Mark 16

1En toen de sabbat voorbij was kochten Maria Magdalena, en Maria de moeder van Jakobus, en Salome welriekende kruiden om Jezus te gaan zalven. 2En zeer vroeg, op den eersten dag der week, kwamen zij naar het graf, toen de zon aan het opgaan was. 3En zij zeiden tot malkander: Wie zal voor ons den steen van voor de deur des grafs afwentelen? 4En opziende zagen zij dat de steen afgewenteld was; — want hij was zeer groot. 5En in het graf gegaan zijnde, zagen zij een jongeling zitten ter rechterzijde, gekleed met een lang, wit kleed, en zij verschrikten. 6Maar hij zeide tot haar: Verschrikt niet! Jezus zoekt gij, den Nazarener, den gekruisigde; Hij is verrezen, Hij is hier niet!
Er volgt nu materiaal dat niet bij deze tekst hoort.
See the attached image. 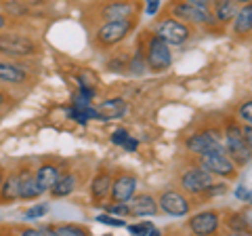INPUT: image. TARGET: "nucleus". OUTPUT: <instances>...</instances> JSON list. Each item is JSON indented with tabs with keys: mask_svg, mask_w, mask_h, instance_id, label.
Returning a JSON list of instances; mask_svg holds the SVG:
<instances>
[{
	"mask_svg": "<svg viewBox=\"0 0 252 236\" xmlns=\"http://www.w3.org/2000/svg\"><path fill=\"white\" fill-rule=\"evenodd\" d=\"M189 160H193L198 167L206 169L210 175L217 179H227L233 182L240 175V167H235V162L227 156V152H212V154H200V156H189Z\"/></svg>",
	"mask_w": 252,
	"mask_h": 236,
	"instance_id": "1a4fd4ad",
	"label": "nucleus"
},
{
	"mask_svg": "<svg viewBox=\"0 0 252 236\" xmlns=\"http://www.w3.org/2000/svg\"><path fill=\"white\" fill-rule=\"evenodd\" d=\"M9 26H11V19H9V17H6V15H4L2 11H0V30L9 28Z\"/></svg>",
	"mask_w": 252,
	"mask_h": 236,
	"instance_id": "ea45409f",
	"label": "nucleus"
},
{
	"mask_svg": "<svg viewBox=\"0 0 252 236\" xmlns=\"http://www.w3.org/2000/svg\"><path fill=\"white\" fill-rule=\"evenodd\" d=\"M160 9H162V0H145V4H143V13L147 15V17L158 15Z\"/></svg>",
	"mask_w": 252,
	"mask_h": 236,
	"instance_id": "72a5a7b5",
	"label": "nucleus"
},
{
	"mask_svg": "<svg viewBox=\"0 0 252 236\" xmlns=\"http://www.w3.org/2000/svg\"><path fill=\"white\" fill-rule=\"evenodd\" d=\"M183 150L189 156H200V154H212V152H225L223 146V131L220 122L202 124L193 129L183 137Z\"/></svg>",
	"mask_w": 252,
	"mask_h": 236,
	"instance_id": "20e7f679",
	"label": "nucleus"
},
{
	"mask_svg": "<svg viewBox=\"0 0 252 236\" xmlns=\"http://www.w3.org/2000/svg\"><path fill=\"white\" fill-rule=\"evenodd\" d=\"M78 188H80V175H78L76 171H72V169H65L59 175V179L55 182L53 186H51V190L46 192L51 196V198H67V196H72Z\"/></svg>",
	"mask_w": 252,
	"mask_h": 236,
	"instance_id": "a211bd4d",
	"label": "nucleus"
},
{
	"mask_svg": "<svg viewBox=\"0 0 252 236\" xmlns=\"http://www.w3.org/2000/svg\"><path fill=\"white\" fill-rule=\"evenodd\" d=\"M99 110V114L103 120H116V118L126 116V110H128V104H126L124 97H109L105 101L94 106Z\"/></svg>",
	"mask_w": 252,
	"mask_h": 236,
	"instance_id": "b1692460",
	"label": "nucleus"
},
{
	"mask_svg": "<svg viewBox=\"0 0 252 236\" xmlns=\"http://www.w3.org/2000/svg\"><path fill=\"white\" fill-rule=\"evenodd\" d=\"M235 2H238V4L242 6V4H250V2H252V0H235Z\"/></svg>",
	"mask_w": 252,
	"mask_h": 236,
	"instance_id": "79ce46f5",
	"label": "nucleus"
},
{
	"mask_svg": "<svg viewBox=\"0 0 252 236\" xmlns=\"http://www.w3.org/2000/svg\"><path fill=\"white\" fill-rule=\"evenodd\" d=\"M17 175H19V200H36L40 198L42 192L36 184L34 177V169L28 167V164H21L17 167Z\"/></svg>",
	"mask_w": 252,
	"mask_h": 236,
	"instance_id": "412c9836",
	"label": "nucleus"
},
{
	"mask_svg": "<svg viewBox=\"0 0 252 236\" xmlns=\"http://www.w3.org/2000/svg\"><path fill=\"white\" fill-rule=\"evenodd\" d=\"M215 175H210V173L206 169H202L198 167L193 160H187L185 167H181L179 169V175H177V182L187 196H191V198H198V196L204 192V190H208V188L215 184Z\"/></svg>",
	"mask_w": 252,
	"mask_h": 236,
	"instance_id": "6e6552de",
	"label": "nucleus"
},
{
	"mask_svg": "<svg viewBox=\"0 0 252 236\" xmlns=\"http://www.w3.org/2000/svg\"><path fill=\"white\" fill-rule=\"evenodd\" d=\"M4 177H6V169L0 164V186H2V182H4Z\"/></svg>",
	"mask_w": 252,
	"mask_h": 236,
	"instance_id": "a19ab883",
	"label": "nucleus"
},
{
	"mask_svg": "<svg viewBox=\"0 0 252 236\" xmlns=\"http://www.w3.org/2000/svg\"><path fill=\"white\" fill-rule=\"evenodd\" d=\"M11 99H13V95L9 93V89H4V86H0V110H6V108H9Z\"/></svg>",
	"mask_w": 252,
	"mask_h": 236,
	"instance_id": "c9c22d12",
	"label": "nucleus"
},
{
	"mask_svg": "<svg viewBox=\"0 0 252 236\" xmlns=\"http://www.w3.org/2000/svg\"><path fill=\"white\" fill-rule=\"evenodd\" d=\"M191 215V213H189ZM187 230L198 236H210L219 234L220 230V211L219 209H204L193 213L191 217H187Z\"/></svg>",
	"mask_w": 252,
	"mask_h": 236,
	"instance_id": "4468645a",
	"label": "nucleus"
},
{
	"mask_svg": "<svg viewBox=\"0 0 252 236\" xmlns=\"http://www.w3.org/2000/svg\"><path fill=\"white\" fill-rule=\"evenodd\" d=\"M235 196H238V200H242V202H250V190L248 188H244V184H240L238 186V190H235Z\"/></svg>",
	"mask_w": 252,
	"mask_h": 236,
	"instance_id": "e433bc0d",
	"label": "nucleus"
},
{
	"mask_svg": "<svg viewBox=\"0 0 252 236\" xmlns=\"http://www.w3.org/2000/svg\"><path fill=\"white\" fill-rule=\"evenodd\" d=\"M122 148H124V150H128V152H135L137 148H139V141H137L135 137H128V139H126L124 144H122Z\"/></svg>",
	"mask_w": 252,
	"mask_h": 236,
	"instance_id": "4c0bfd02",
	"label": "nucleus"
},
{
	"mask_svg": "<svg viewBox=\"0 0 252 236\" xmlns=\"http://www.w3.org/2000/svg\"><path fill=\"white\" fill-rule=\"evenodd\" d=\"M158 209L170 217H187L193 209L191 196H187L181 188H166L156 196Z\"/></svg>",
	"mask_w": 252,
	"mask_h": 236,
	"instance_id": "9b49d317",
	"label": "nucleus"
},
{
	"mask_svg": "<svg viewBox=\"0 0 252 236\" xmlns=\"http://www.w3.org/2000/svg\"><path fill=\"white\" fill-rule=\"evenodd\" d=\"M162 13H166V15H170V17L183 21L191 28H206V30L219 28L215 17H212L210 9L191 4V2H187V0H168Z\"/></svg>",
	"mask_w": 252,
	"mask_h": 236,
	"instance_id": "0eeeda50",
	"label": "nucleus"
},
{
	"mask_svg": "<svg viewBox=\"0 0 252 236\" xmlns=\"http://www.w3.org/2000/svg\"><path fill=\"white\" fill-rule=\"evenodd\" d=\"M143 13V2L141 0H99L93 6V13L89 17L93 19V26L103 21H120L132 19Z\"/></svg>",
	"mask_w": 252,
	"mask_h": 236,
	"instance_id": "423d86ee",
	"label": "nucleus"
},
{
	"mask_svg": "<svg viewBox=\"0 0 252 236\" xmlns=\"http://www.w3.org/2000/svg\"><path fill=\"white\" fill-rule=\"evenodd\" d=\"M128 74H132V76H143V74H147L145 49H143V38H141V34L137 36L135 49H132V53H130V59H128Z\"/></svg>",
	"mask_w": 252,
	"mask_h": 236,
	"instance_id": "393cba45",
	"label": "nucleus"
},
{
	"mask_svg": "<svg viewBox=\"0 0 252 236\" xmlns=\"http://www.w3.org/2000/svg\"><path fill=\"white\" fill-rule=\"evenodd\" d=\"M143 38V49H145V64L149 74H164L172 68V51L170 44L164 42L152 28L141 32Z\"/></svg>",
	"mask_w": 252,
	"mask_h": 236,
	"instance_id": "39448f33",
	"label": "nucleus"
},
{
	"mask_svg": "<svg viewBox=\"0 0 252 236\" xmlns=\"http://www.w3.org/2000/svg\"><path fill=\"white\" fill-rule=\"evenodd\" d=\"M67 169V162L63 160H55V158H49V160H42L38 167L34 169V177H36V184L40 188L42 196L51 190V186L57 182L59 175L63 171Z\"/></svg>",
	"mask_w": 252,
	"mask_h": 236,
	"instance_id": "2eb2a0df",
	"label": "nucleus"
},
{
	"mask_svg": "<svg viewBox=\"0 0 252 236\" xmlns=\"http://www.w3.org/2000/svg\"><path fill=\"white\" fill-rule=\"evenodd\" d=\"M42 55V44L32 34L17 30H0V57L4 59H34Z\"/></svg>",
	"mask_w": 252,
	"mask_h": 236,
	"instance_id": "7ed1b4c3",
	"label": "nucleus"
},
{
	"mask_svg": "<svg viewBox=\"0 0 252 236\" xmlns=\"http://www.w3.org/2000/svg\"><path fill=\"white\" fill-rule=\"evenodd\" d=\"M34 82V74L23 68V59H4L0 57V84L6 89L28 86Z\"/></svg>",
	"mask_w": 252,
	"mask_h": 236,
	"instance_id": "f8f14e48",
	"label": "nucleus"
},
{
	"mask_svg": "<svg viewBox=\"0 0 252 236\" xmlns=\"http://www.w3.org/2000/svg\"><path fill=\"white\" fill-rule=\"evenodd\" d=\"M128 59L130 53H114L109 55V59L105 61V70L112 74H128Z\"/></svg>",
	"mask_w": 252,
	"mask_h": 236,
	"instance_id": "a878e982",
	"label": "nucleus"
},
{
	"mask_svg": "<svg viewBox=\"0 0 252 236\" xmlns=\"http://www.w3.org/2000/svg\"><path fill=\"white\" fill-rule=\"evenodd\" d=\"M130 234H143V236H160L162 230L152 222H139V224H126L124 226Z\"/></svg>",
	"mask_w": 252,
	"mask_h": 236,
	"instance_id": "cd10ccee",
	"label": "nucleus"
},
{
	"mask_svg": "<svg viewBox=\"0 0 252 236\" xmlns=\"http://www.w3.org/2000/svg\"><path fill=\"white\" fill-rule=\"evenodd\" d=\"M46 213H49V204H46V202H40V204H34V207L26 209L23 217H26V222H36V219H42Z\"/></svg>",
	"mask_w": 252,
	"mask_h": 236,
	"instance_id": "7c9ffc66",
	"label": "nucleus"
},
{
	"mask_svg": "<svg viewBox=\"0 0 252 236\" xmlns=\"http://www.w3.org/2000/svg\"><path fill=\"white\" fill-rule=\"evenodd\" d=\"M128 137H130V133L126 131V129H116V131L112 133V144H114V146H122Z\"/></svg>",
	"mask_w": 252,
	"mask_h": 236,
	"instance_id": "f704fd0d",
	"label": "nucleus"
},
{
	"mask_svg": "<svg viewBox=\"0 0 252 236\" xmlns=\"http://www.w3.org/2000/svg\"><path fill=\"white\" fill-rule=\"evenodd\" d=\"M112 182H114V169L101 167L97 173H94L93 179L89 182V196H91L93 204H103L109 198Z\"/></svg>",
	"mask_w": 252,
	"mask_h": 236,
	"instance_id": "dca6fc26",
	"label": "nucleus"
},
{
	"mask_svg": "<svg viewBox=\"0 0 252 236\" xmlns=\"http://www.w3.org/2000/svg\"><path fill=\"white\" fill-rule=\"evenodd\" d=\"M128 209H130V217H154L160 213L156 196L149 192H143V194L135 192V196L128 200Z\"/></svg>",
	"mask_w": 252,
	"mask_h": 236,
	"instance_id": "aec40b11",
	"label": "nucleus"
},
{
	"mask_svg": "<svg viewBox=\"0 0 252 236\" xmlns=\"http://www.w3.org/2000/svg\"><path fill=\"white\" fill-rule=\"evenodd\" d=\"M238 9H240V4L235 2V0H215L212 6H210L212 17H215L219 28L229 26L231 19L235 17V13H238Z\"/></svg>",
	"mask_w": 252,
	"mask_h": 236,
	"instance_id": "4be33fe9",
	"label": "nucleus"
},
{
	"mask_svg": "<svg viewBox=\"0 0 252 236\" xmlns=\"http://www.w3.org/2000/svg\"><path fill=\"white\" fill-rule=\"evenodd\" d=\"M220 226H225L231 234H250L252 232V213H250V202L246 209L240 211H225V217L220 215Z\"/></svg>",
	"mask_w": 252,
	"mask_h": 236,
	"instance_id": "f3484780",
	"label": "nucleus"
},
{
	"mask_svg": "<svg viewBox=\"0 0 252 236\" xmlns=\"http://www.w3.org/2000/svg\"><path fill=\"white\" fill-rule=\"evenodd\" d=\"M231 34L235 40L240 42H248L250 34H252V2L250 4H242L235 17L231 19Z\"/></svg>",
	"mask_w": 252,
	"mask_h": 236,
	"instance_id": "6ab92c4d",
	"label": "nucleus"
},
{
	"mask_svg": "<svg viewBox=\"0 0 252 236\" xmlns=\"http://www.w3.org/2000/svg\"><path fill=\"white\" fill-rule=\"evenodd\" d=\"M99 78L94 72L91 70H80V74H78V84H86V86H97Z\"/></svg>",
	"mask_w": 252,
	"mask_h": 236,
	"instance_id": "2f4dec72",
	"label": "nucleus"
},
{
	"mask_svg": "<svg viewBox=\"0 0 252 236\" xmlns=\"http://www.w3.org/2000/svg\"><path fill=\"white\" fill-rule=\"evenodd\" d=\"M220 131L227 156L235 162V167H248L252 158V144L244 137V124L235 116H223Z\"/></svg>",
	"mask_w": 252,
	"mask_h": 236,
	"instance_id": "f03ea898",
	"label": "nucleus"
},
{
	"mask_svg": "<svg viewBox=\"0 0 252 236\" xmlns=\"http://www.w3.org/2000/svg\"><path fill=\"white\" fill-rule=\"evenodd\" d=\"M139 188V175L132 171L114 169V182L109 190V200L112 202H128L135 196Z\"/></svg>",
	"mask_w": 252,
	"mask_h": 236,
	"instance_id": "ddd939ff",
	"label": "nucleus"
},
{
	"mask_svg": "<svg viewBox=\"0 0 252 236\" xmlns=\"http://www.w3.org/2000/svg\"><path fill=\"white\" fill-rule=\"evenodd\" d=\"M187 2H191V4H198V6H206V9H210L215 0H187Z\"/></svg>",
	"mask_w": 252,
	"mask_h": 236,
	"instance_id": "58836bf2",
	"label": "nucleus"
},
{
	"mask_svg": "<svg viewBox=\"0 0 252 236\" xmlns=\"http://www.w3.org/2000/svg\"><path fill=\"white\" fill-rule=\"evenodd\" d=\"M101 207L105 209V213L109 215H120V217H130V209H128V202H103Z\"/></svg>",
	"mask_w": 252,
	"mask_h": 236,
	"instance_id": "c756f323",
	"label": "nucleus"
},
{
	"mask_svg": "<svg viewBox=\"0 0 252 236\" xmlns=\"http://www.w3.org/2000/svg\"><path fill=\"white\" fill-rule=\"evenodd\" d=\"M97 222H99V224H105V226H112V228H124V226H126V219H116V217H109V213L97 215Z\"/></svg>",
	"mask_w": 252,
	"mask_h": 236,
	"instance_id": "473e14b6",
	"label": "nucleus"
},
{
	"mask_svg": "<svg viewBox=\"0 0 252 236\" xmlns=\"http://www.w3.org/2000/svg\"><path fill=\"white\" fill-rule=\"evenodd\" d=\"M233 116L238 118L242 124H250V122H252V99H250V97L242 99L240 104H238V108H235Z\"/></svg>",
	"mask_w": 252,
	"mask_h": 236,
	"instance_id": "c85d7f7f",
	"label": "nucleus"
},
{
	"mask_svg": "<svg viewBox=\"0 0 252 236\" xmlns=\"http://www.w3.org/2000/svg\"><path fill=\"white\" fill-rule=\"evenodd\" d=\"M137 28H139V17L97 23L91 34V44H93V49H97L99 53L114 51L118 44H122L126 38H130V34L135 32Z\"/></svg>",
	"mask_w": 252,
	"mask_h": 236,
	"instance_id": "f257e3e1",
	"label": "nucleus"
},
{
	"mask_svg": "<svg viewBox=\"0 0 252 236\" xmlns=\"http://www.w3.org/2000/svg\"><path fill=\"white\" fill-rule=\"evenodd\" d=\"M19 200V175L17 169L6 171V177L2 186H0V204L6 207V204H15Z\"/></svg>",
	"mask_w": 252,
	"mask_h": 236,
	"instance_id": "5701e85b",
	"label": "nucleus"
},
{
	"mask_svg": "<svg viewBox=\"0 0 252 236\" xmlns=\"http://www.w3.org/2000/svg\"><path fill=\"white\" fill-rule=\"evenodd\" d=\"M152 30L162 38L164 42H168L170 46H181V44H185L189 38L193 36L195 28L187 26V23L179 21L175 17H170V15H166V13H162L160 17L156 19Z\"/></svg>",
	"mask_w": 252,
	"mask_h": 236,
	"instance_id": "9d476101",
	"label": "nucleus"
},
{
	"mask_svg": "<svg viewBox=\"0 0 252 236\" xmlns=\"http://www.w3.org/2000/svg\"><path fill=\"white\" fill-rule=\"evenodd\" d=\"M229 192V184H227V179H220V182H217L215 179V184H212L208 190H204L200 196H198V200L195 202H204V200H210V198H217V196H223Z\"/></svg>",
	"mask_w": 252,
	"mask_h": 236,
	"instance_id": "bb28decb",
	"label": "nucleus"
}]
</instances>
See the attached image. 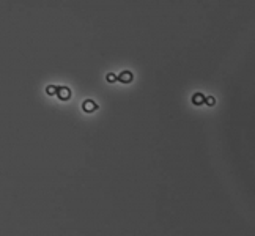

Zie de plaats waar zij Hem gelegd hebben. 7Maar gaat heen, zegt tot zijn discipelen en tot Petrus, dat Hij u voorgaat naar Galilea; daar zult gij Hem zien, zooals Hij u gezegd heeft! 8En zij gingen heen en vloden van het graf, want zij vreesden en beefden, en zeiden aan niemand iets, want zij waren bevreesd.

9Toen Jezus nu des morgens vroeg was verrezen, op den eersten dag der week, verscheen Hij eerst aan Maria Magdalena, uit wie Hij zeven booze geesten had uitgeworpen. 10Deze ging heen en boodschapte het aan degenen die met Hem geweest waren, die treurden en weenden. 11En als dezen hoorden dat Hij leefde en door haar gezien was, geloofden zij het niet.

12Daarna verscheen Hij in een andere gedaante aan twee van hen, die wandelden en naar het veld gingen. 13Ook dezen gingen heen en boodschapten het aan de anderen; maar ook dezen geloofden zij niet.

14Later verscheen Hij aan de elf apostelen toen zij aan tafel lagen, en verweet hun ongeloof en verharding des harten, omdat zij hen niet hadden geloofd die Hem gezien hadden, nadat Hij was verrezen.

15En Hij zeide tot hen: Gaat heen door de geheele wereld, predikt het Evangelie aan alle schepsel. 16Die geloofd zal hebben en gedoopt zal zijn die zal behouden worden, maar die niet geloofd zal hebben zal veroordeeld worden. 17Dengenen nu, die geloofd zullen hebben, zullen deze teekenen volgen: In mijn Naam zullen zij booze geesten uitwerpen; met nieuwe tongen zullen zij spreken; 18slangen zullen zij opnemen, en mochten zij iets doodelijks drinken, dat zal hun geenszins schaden; op kranken zullen zij de handen leggen en zij zullen genezen.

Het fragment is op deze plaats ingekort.